> _Goal of the exercise_
Pick out every line in the data below that contains the word "nearest", and copy each of those lines in full.

[Excerpts from a spatial reasoning dataset]
######

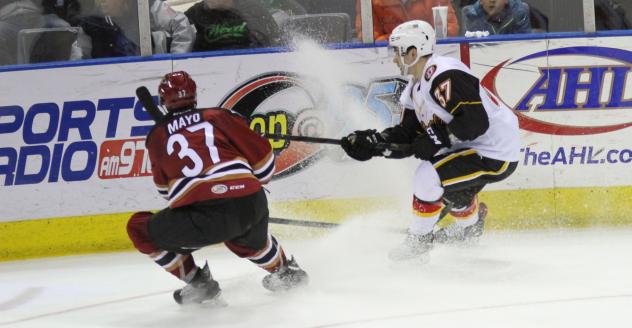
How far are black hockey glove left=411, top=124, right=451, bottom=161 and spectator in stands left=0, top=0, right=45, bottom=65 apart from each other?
2.07 m

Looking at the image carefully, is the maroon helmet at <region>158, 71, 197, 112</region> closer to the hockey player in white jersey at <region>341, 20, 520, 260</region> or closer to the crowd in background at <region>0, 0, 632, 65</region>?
the hockey player in white jersey at <region>341, 20, 520, 260</region>

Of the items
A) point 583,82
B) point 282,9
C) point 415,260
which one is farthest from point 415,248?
point 282,9

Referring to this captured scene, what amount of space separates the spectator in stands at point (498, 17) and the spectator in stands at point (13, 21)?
83.7 inches

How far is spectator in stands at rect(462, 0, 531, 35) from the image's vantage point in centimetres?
513

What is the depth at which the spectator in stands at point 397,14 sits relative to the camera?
5133 millimetres

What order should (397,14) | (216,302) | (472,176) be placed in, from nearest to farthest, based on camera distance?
1. (216,302)
2. (472,176)
3. (397,14)

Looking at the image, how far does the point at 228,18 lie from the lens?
17.0 feet

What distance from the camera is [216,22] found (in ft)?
16.9

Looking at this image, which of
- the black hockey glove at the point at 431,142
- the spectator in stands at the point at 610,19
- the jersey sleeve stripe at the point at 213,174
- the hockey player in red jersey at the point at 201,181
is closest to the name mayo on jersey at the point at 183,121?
the hockey player in red jersey at the point at 201,181

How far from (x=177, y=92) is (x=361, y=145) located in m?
0.93

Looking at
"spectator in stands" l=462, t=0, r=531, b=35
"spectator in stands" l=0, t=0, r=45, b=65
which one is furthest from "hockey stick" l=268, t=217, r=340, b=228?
"spectator in stands" l=0, t=0, r=45, b=65

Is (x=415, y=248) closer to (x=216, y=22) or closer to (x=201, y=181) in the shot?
(x=201, y=181)

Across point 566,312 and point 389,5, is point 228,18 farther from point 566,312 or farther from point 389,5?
point 566,312

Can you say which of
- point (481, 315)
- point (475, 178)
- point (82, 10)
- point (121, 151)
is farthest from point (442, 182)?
point (82, 10)
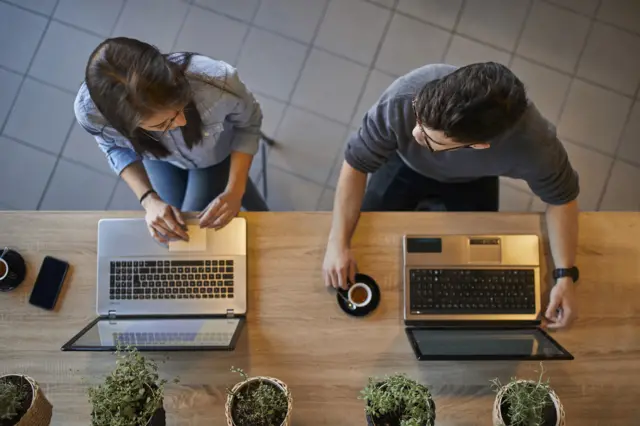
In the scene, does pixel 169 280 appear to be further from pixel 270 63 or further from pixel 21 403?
pixel 270 63

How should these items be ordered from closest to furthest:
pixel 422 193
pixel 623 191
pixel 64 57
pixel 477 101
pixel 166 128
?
pixel 477 101
pixel 166 128
pixel 422 193
pixel 623 191
pixel 64 57

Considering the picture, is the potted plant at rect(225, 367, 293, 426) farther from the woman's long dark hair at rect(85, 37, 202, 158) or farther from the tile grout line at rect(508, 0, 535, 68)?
the tile grout line at rect(508, 0, 535, 68)

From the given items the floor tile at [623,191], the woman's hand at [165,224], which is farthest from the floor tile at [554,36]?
the woman's hand at [165,224]

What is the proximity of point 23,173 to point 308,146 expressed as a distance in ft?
3.66

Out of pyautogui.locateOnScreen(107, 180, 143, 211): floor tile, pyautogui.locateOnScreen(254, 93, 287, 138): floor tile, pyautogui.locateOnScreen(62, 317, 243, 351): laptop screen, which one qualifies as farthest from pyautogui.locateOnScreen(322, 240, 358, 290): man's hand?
pyautogui.locateOnScreen(107, 180, 143, 211): floor tile

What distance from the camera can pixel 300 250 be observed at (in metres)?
1.26

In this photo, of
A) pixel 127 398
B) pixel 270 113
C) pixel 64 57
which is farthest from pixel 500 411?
pixel 64 57

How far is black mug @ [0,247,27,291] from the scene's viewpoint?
121 cm

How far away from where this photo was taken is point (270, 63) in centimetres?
210

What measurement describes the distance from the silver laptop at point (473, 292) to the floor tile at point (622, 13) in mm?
1388

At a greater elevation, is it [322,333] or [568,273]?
[568,273]

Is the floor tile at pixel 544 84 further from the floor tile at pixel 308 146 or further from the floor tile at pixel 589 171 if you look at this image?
the floor tile at pixel 308 146

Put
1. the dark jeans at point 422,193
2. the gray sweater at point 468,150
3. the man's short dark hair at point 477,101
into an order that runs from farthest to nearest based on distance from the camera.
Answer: the dark jeans at point 422,193 < the gray sweater at point 468,150 < the man's short dark hair at point 477,101

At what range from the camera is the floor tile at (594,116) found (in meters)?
2.04
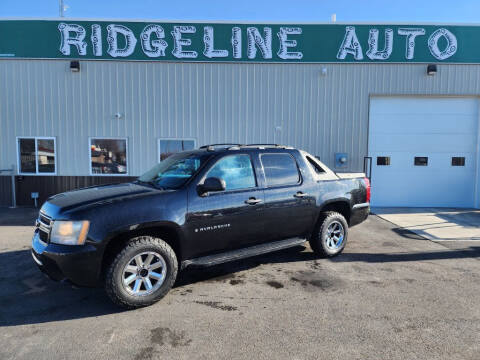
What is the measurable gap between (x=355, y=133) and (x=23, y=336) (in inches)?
388

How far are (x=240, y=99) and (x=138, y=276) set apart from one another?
25.5 ft

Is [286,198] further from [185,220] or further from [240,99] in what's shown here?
[240,99]

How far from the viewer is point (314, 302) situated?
141 inches

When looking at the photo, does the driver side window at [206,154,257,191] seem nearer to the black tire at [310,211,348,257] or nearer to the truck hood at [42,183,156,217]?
the truck hood at [42,183,156,217]

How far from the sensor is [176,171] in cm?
429

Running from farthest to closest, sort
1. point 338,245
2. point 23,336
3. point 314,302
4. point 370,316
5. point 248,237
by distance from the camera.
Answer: point 338,245 < point 248,237 < point 314,302 < point 370,316 < point 23,336

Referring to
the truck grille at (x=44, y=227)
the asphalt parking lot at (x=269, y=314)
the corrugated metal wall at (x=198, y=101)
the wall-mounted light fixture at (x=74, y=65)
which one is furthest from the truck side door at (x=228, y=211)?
the wall-mounted light fixture at (x=74, y=65)

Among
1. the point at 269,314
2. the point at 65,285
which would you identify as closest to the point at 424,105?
the point at 269,314

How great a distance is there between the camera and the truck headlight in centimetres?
320

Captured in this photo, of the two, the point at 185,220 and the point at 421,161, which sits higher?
the point at 421,161

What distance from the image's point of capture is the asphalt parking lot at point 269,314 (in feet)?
8.96

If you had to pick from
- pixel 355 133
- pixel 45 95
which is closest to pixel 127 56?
pixel 45 95

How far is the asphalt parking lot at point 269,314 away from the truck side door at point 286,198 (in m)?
0.62

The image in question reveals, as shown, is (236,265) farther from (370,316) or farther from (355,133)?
(355,133)
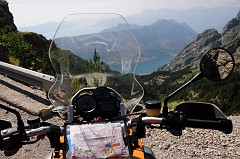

######

> _Correct answer_
What order should (397,14) | (216,302) | (472,176) be placed in, from nearest to farthest, based on camera distance?
into an order that runs from farthest to nearest based on distance from the camera.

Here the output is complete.